We suggest that the major limitation of the carrier-ESO formulations described in this report was inadequate carrier functionality, and not a lack of intrinsic potency of the ESO. The ESO used in the present study (designated in the literature as M23D(+02–18)) has been shown in vitro to predominantly produce skipping of exon 23, although some exon 22–23 double skipping does occur . Moreover, in this study we showed that under the most effective condition, about 50% of fibers were dystrophin-positive, resulting in about 20% of normal dystrophin expression. This indicates that on average dystrophin-positive fibers contained about 40% of the normal level of dystrophin. A similar calculation based on data reported by Lu et al , and our recent study with TAT-conjugated copolymers (Sirsi et al., manuscript submitted) suggests that dystrophin per transfected fiber may reach 75% of normal levels. Thus, the main limitation with cationic carriers seems to be their poor diffusional distribution, as indicated by large regions in muscles with no apparent transfection. Thus, further improvements in carrier functionality will likely be required to enable their usage in a clinical setting for DMD. Our group recently showed that conjugation of multiple HIV-TAT epitopes to PEI2K(PEG5K)10 copolymers greatly improved ESO delivery, using a similar dosing and intramuscular injection regimen as reported here, resulting in up to 30% dystrophin expression (Sirsi et al., manuscript submitted).
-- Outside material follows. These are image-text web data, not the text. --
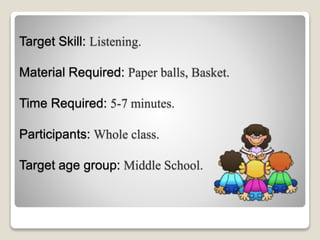 Target Skill: Listening.
Material Required: Paper balls, Basket.
Time Required: 5-7 minutes.
Participants: Whole class.
Target age group: Middle School.
 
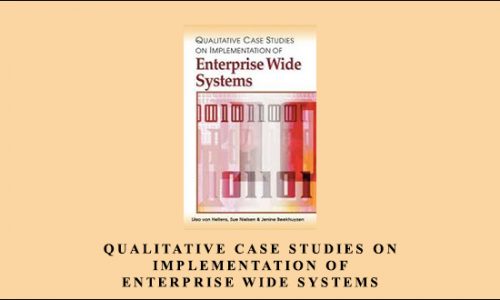 Qualitative Case Studies on Implementation of Enterprise Wide Systems by Liisa Von Hellens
Various other types of cell targeting ligands, cell penetrating peptides, or fusogenic peptides may also be conjugated to PEI to improve functionality. Importantly, this type of peptide-PEI conjugate can likely be formulated for improved systemic delivery, which will be required to achieve meaningful therapeutic benefit. PMOs have already been shown to have limited efficacy after systemic delivery. For example, intraperitoneal injections into neonatal mdx mice of 5 mg/kg/week with PMO-peptide produced widespread dystrophin in diaphragm muscle, with low levels of expression observed in limb muscles [12, 58].